**Task material**:

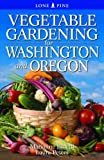 img - for Vegetable Gardening for Washington & Oregon book / textbook / text book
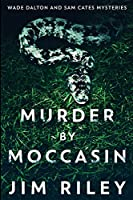 Murder by Moccasin: Large Print Edition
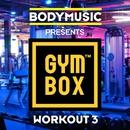 Bodymusic Presents Gymbox - Workout 3/Bodymusic Presents Gymbox - Workout 3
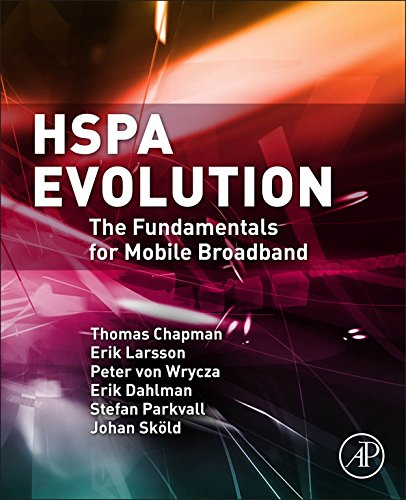 HSPA Evolution: The Fundamentals for Mobile Broadband (English Edition)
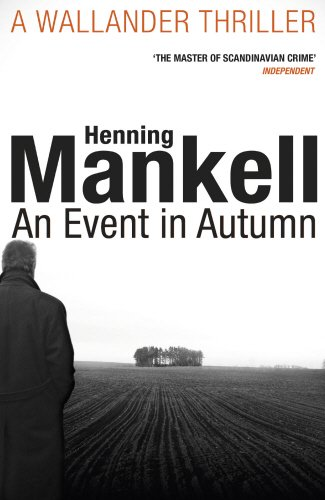 An Event in Autumn (Kurt Wallander 11)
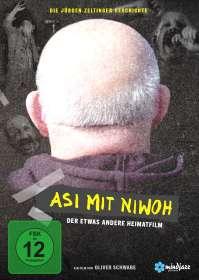 Oliver Schwabe: Asi mit Niwoh - Die Jürgen Zeltinger Geschichte, DVD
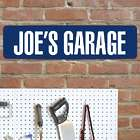 Any Personalized Message Garage Street Sign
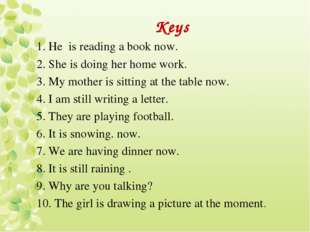 Keys 1. Не is reading a book now. 2. She is doing her home work. 3. My mother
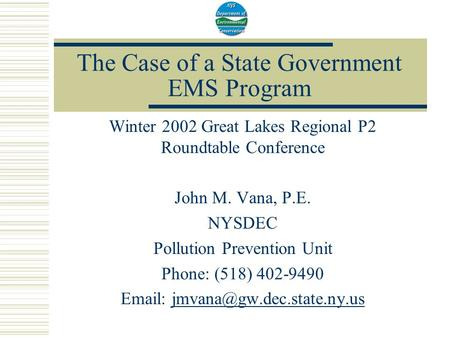 The Case of a State Government EMS Program Winter 2002 Great Lakes Regional P2 Roundtable Conference John M. Vana, P.E. NYSDEC Pollution Prevention Unit.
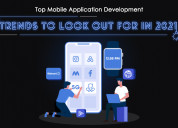 Top mobile application development trends to look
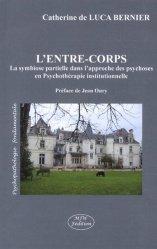 Dernières parutions dans Psychopathologie fondamentale, L'entre-corps. La symbiose partielle dans l'approche des psychoses en psychothérapie institutionnelle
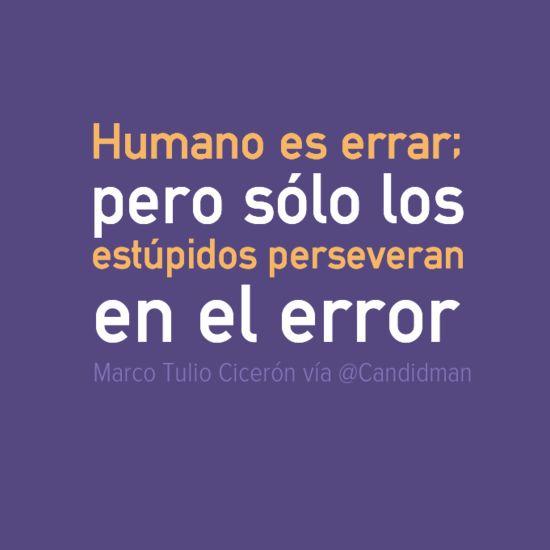 """""""Humano es errar; pero sólo los estúpidos perseveran en el error"""". #MarcoTulioCiceron #Citas #Frases @Candidman"""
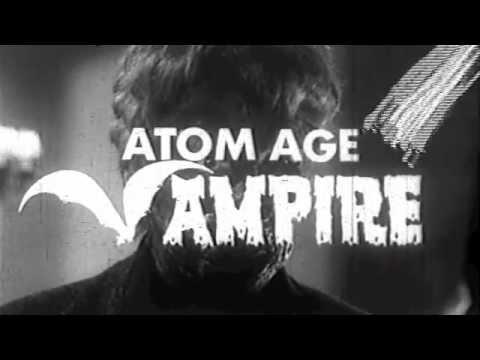 Atom Age Vampire - Trailer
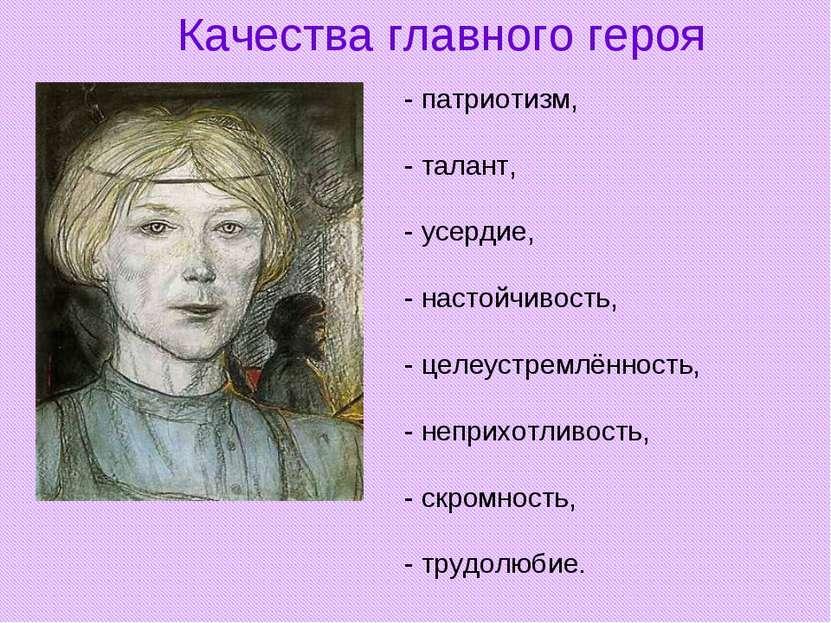 Качества главного героя - патриотизм, - талант, - усердие, - настойчивость, -...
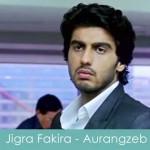 jigra fakira lyrics aurangzeb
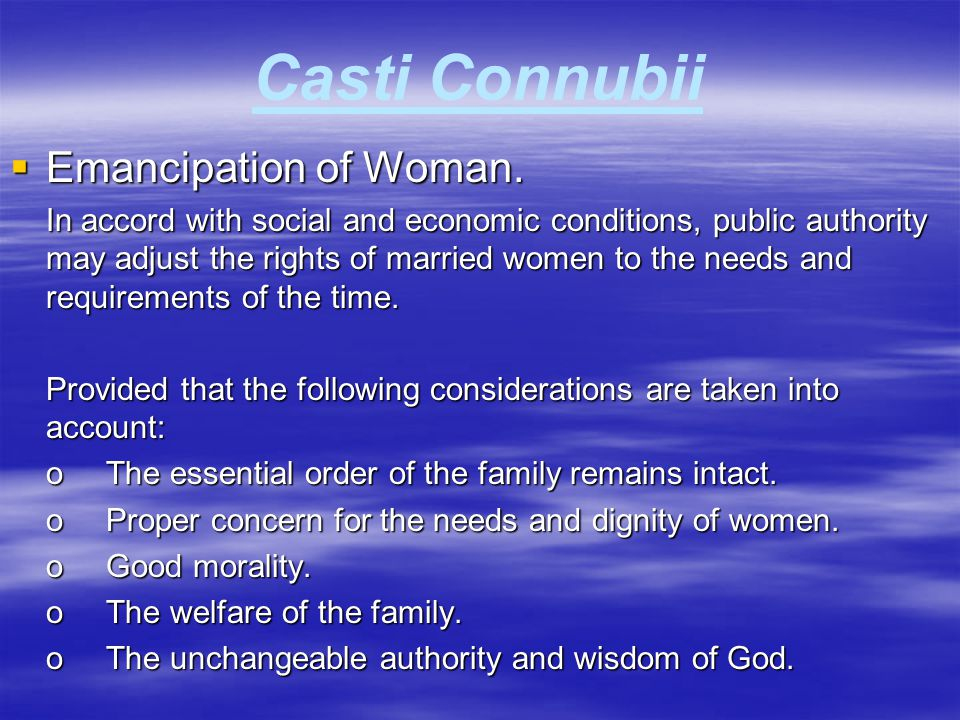 Casti Connubii  Emancipation of Woman. In accord with social and economic conditions, public authority may adjust the rights of married women to the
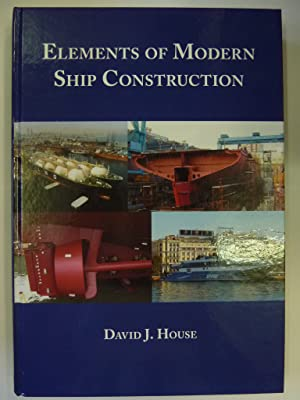Elements of Modern Ship Construction: David J. House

**Your assignment**: Transcribe the listing above in full. Pictures are not part of the copy.

**Response to the task**:
 img - for Vegetable Gardening for Washington & Oregon book / textbook / text book
 Murder by Moccasin: Large Print Edition
 Bodymusic Presents Gymbox - Workout 3/Bodymusic Presents Gymbox - Workout 3
 HSPA Evolution: The Fundamentals for Mobile Broadband (English Edition)
 An Event in Autumn (Kurt Wallander 11)
 Oliver Schwabe: Asi mit Niwoh - Die Jürgen Zeltinger Geschichte, DVD
 Any Personalized Message Garage Street Sign
 Keys 1. Не is reading a book now. 2. She is doing her home work. 3. My mother
 The Case of a State Government EMS Program Winter 2002 Great Lakes Regional P2 Roundtable Conference John M. Vana, P.E. NYSDEC Pollution Prevention Unit.
 Top mobile application development trends to look
 Dernières parutions dans Psychopathologie fondamentale, L'entre-corps. La symbiose partielle dans l'approche des psychoses en psychothérapie institutionnelle
 """""""Humano es errar; pero sólo los estúpidos perseveran en el error"""". #MarcoTulioCiceron #Citas #Frases @Candidman"""
 Atom Age Vampire - Trailer
 Качества главного героя - патриотизм, - талант, - усердие, - настойчивость, -...
 jigra fakira lyrics aurangzeb
 Casti Connubii  Emancipation of Woman. In accord with social and economic conditions, public authority may adjust the rights of married women to the
Elements of Modern Ship Construction: David J. House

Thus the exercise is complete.